Cleveland Clinic Foundation, Digestive Diseases and Surgery Institute, Department of Hepato-pancreato-biliary & Liver Transplant Surgery, Cleveland, OH.
Cleveland Clinic Foundation, Taussig Cancer Institute, Department of Hematology and Oncology, Cleveland, OH.
JCO Clin Cancer Inform. 2023 Sep;7:e2300111. doi: 10.1200/CCI.23.00111.
Liver metastases occur in about 50% of colorectal cancer cases and drive patient outcomes. Circulating tumor DNA (ctDNA) is emerging as a diagnostic, surveillance, and tumor mutational information tool.
Patients with colorectal cancer liver metastasis (CCLM) seen in a multidisciplinary liver tumor clinic from January to August 2022 received ctDNA testing on each visit. ctDNA was obtained using the Guardant360 platform. Tumor mutational burden (TMB) is defined as the number of identified mutations per megabase of genome analyzed.
Fifty-two patients had available ctDNA, with 34 (65%) tested preoperatively and 18 (35%) postoperatively; nine patients had sequential pre- and postoperative testing. The median time to test result was 12 days (IQR, 10-13.5). There were a greater number of somatic mutations identified preoperatively (n = 29 n = 11) and a greater genomic heterogeneity ( = .0069). The mean TMB score was 12.77 in those without pathologic response to cytotoxic therapy and 6.0 in those with pathologic response ( = .10). All nine patients with sequential testing were positive preoperatively, compared with just three (33.3%) postoperatively ( = .0090). Positive postoperative ctDNA was associated with the increased likelihood of disease recurrence after resection (57%) versus negative ctDNA (0%, = .0419).
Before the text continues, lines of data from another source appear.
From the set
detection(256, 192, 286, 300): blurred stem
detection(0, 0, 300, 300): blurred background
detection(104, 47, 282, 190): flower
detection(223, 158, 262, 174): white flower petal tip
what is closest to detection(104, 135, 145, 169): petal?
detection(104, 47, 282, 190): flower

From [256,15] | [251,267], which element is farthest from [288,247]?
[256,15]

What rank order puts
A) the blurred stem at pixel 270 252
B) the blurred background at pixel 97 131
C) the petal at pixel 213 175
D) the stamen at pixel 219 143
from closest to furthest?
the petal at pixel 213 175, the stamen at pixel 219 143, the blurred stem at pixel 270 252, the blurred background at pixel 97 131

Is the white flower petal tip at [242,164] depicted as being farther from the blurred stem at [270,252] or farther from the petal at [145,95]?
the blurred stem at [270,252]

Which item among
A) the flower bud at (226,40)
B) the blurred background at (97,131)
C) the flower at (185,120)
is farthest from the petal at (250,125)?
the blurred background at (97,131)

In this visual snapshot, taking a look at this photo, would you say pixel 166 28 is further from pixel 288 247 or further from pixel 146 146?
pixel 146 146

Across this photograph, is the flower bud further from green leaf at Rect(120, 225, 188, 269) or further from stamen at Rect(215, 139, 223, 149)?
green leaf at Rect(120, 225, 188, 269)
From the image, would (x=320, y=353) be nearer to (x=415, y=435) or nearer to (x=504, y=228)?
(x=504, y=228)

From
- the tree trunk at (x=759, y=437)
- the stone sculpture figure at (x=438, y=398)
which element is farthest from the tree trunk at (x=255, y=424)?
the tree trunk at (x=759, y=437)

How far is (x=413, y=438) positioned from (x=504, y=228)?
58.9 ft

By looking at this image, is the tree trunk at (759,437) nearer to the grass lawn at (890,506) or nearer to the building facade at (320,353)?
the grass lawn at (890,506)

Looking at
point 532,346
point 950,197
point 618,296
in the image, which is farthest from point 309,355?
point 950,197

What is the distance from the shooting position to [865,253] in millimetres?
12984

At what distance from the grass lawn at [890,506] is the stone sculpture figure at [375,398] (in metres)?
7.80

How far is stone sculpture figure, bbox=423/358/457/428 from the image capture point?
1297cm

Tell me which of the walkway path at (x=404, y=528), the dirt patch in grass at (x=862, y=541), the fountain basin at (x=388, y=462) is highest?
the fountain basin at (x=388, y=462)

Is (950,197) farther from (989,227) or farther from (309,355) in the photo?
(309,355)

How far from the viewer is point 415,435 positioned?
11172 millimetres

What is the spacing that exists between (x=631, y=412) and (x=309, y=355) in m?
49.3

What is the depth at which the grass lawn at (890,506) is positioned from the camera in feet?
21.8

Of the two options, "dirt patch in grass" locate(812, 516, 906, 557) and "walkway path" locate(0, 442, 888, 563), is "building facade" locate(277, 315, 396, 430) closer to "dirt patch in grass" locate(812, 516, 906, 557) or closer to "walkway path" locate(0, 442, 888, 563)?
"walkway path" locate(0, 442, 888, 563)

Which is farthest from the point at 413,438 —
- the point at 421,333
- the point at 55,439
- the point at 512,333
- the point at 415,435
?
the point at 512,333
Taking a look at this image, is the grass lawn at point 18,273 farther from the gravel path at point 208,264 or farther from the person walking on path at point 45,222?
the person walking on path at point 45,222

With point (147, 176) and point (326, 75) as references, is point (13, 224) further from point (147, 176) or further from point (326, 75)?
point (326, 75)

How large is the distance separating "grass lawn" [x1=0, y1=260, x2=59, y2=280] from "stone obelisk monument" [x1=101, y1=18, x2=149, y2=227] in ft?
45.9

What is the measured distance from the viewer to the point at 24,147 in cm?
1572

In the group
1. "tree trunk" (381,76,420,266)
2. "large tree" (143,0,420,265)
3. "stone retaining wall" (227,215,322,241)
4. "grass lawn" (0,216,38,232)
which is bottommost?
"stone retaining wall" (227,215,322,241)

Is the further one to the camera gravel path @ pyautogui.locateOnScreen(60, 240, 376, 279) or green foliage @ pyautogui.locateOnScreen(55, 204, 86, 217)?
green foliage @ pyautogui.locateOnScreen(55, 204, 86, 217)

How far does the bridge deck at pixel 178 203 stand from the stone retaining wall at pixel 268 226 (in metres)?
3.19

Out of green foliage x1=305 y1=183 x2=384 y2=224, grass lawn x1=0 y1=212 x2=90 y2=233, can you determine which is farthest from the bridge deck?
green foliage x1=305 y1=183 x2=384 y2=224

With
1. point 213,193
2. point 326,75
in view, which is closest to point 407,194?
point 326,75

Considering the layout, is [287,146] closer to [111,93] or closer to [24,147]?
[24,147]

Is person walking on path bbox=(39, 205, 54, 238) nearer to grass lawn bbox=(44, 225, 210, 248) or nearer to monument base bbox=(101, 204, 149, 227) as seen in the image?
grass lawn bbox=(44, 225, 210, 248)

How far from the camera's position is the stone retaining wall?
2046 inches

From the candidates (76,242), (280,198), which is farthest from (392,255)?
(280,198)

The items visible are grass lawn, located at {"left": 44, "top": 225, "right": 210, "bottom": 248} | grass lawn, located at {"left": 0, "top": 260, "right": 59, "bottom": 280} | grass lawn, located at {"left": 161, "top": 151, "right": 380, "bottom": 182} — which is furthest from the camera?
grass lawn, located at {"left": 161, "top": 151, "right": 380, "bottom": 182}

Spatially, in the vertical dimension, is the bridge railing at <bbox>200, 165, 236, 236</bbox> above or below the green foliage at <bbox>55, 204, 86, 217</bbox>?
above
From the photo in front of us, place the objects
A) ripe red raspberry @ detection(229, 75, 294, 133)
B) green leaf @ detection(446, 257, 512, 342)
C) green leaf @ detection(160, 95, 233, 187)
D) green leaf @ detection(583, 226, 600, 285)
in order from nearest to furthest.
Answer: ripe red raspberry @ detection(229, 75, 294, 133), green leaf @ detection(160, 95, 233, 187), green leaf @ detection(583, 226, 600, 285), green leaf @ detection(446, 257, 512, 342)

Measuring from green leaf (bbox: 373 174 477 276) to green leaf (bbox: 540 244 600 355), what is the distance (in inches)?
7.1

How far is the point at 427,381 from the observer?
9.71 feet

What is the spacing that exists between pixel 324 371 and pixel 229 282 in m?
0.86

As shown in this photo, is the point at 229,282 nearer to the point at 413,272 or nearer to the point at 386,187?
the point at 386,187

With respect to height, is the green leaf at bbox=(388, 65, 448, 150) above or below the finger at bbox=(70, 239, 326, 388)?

Routine ctDNA screening in patients with CCLM is logistically feasible. Liver resection and/or transplant may be associated with clearance of detectable ctDNA and a reduction in TMB or genomic heterogeneity. Persistence of ctDNA alterations postresection appears predictive of disease recurrence. Further studies are necessary to confirm these findings, and longitudinal ctDNA testing is needed to monitor changing tumor biology.
大约 50%的结直肠癌病例会发生肝转移,并影响患者的预后。循环肿瘤 DNA(ctDNA)正成为一种诊断、监测和肿瘤突变信息工具。
2022 年 1 月至 8 月,在多学科肝脏肿瘤诊所就诊的结直肠癌肝转移(CCLM)患者在每次就诊时都接受了 ctDNA 检测。ctDNA 是使用 Guardant360 平台获得的。肿瘤突变负担(TMB)定义为每分析百万碱基基因组中鉴定出的突变数量。
52 名患者有可用的 ctDNA,其中 34 名(65%)在术前进行了检测,18 名(35%)在术后进行了检测;9 名患者进行了术前和术后的连续检测。获得检测结果的中位时间为 12 天(IQR,10-13.5)。术前检测到的体细胞突变数量较多(n=29,n=11),基因组异质性较大( =.0069)。无细胞毒性治疗病理反应的患者 TMB 评分平均为 12.77,有病理反应的患者为 6.0( =.10)。所有 9 名连续检测的患者术前均为阳性,而术后仅 3 名(33.3%)为阳性( =.0090)。术后 ctDNA 阳性与切除后疾病复发的可能性增加相关(57%),而 ctDNA 阴性(0%)则无相关性( =.0419)。
在 CCLM 患者中进行常规 ctDNA 筛查在操作上是可行的。肝切除术和/或肝移植可能与清除可检测的 ctDNA 以及降低 TMB 或基因组异质性有关。切除后 ctDNA 持续存在似乎可预测疾病复发。需要进一步的研究来证实这些发现,并且需要进行纵向 ctDNA 检测来监测肿瘤生物学的变化。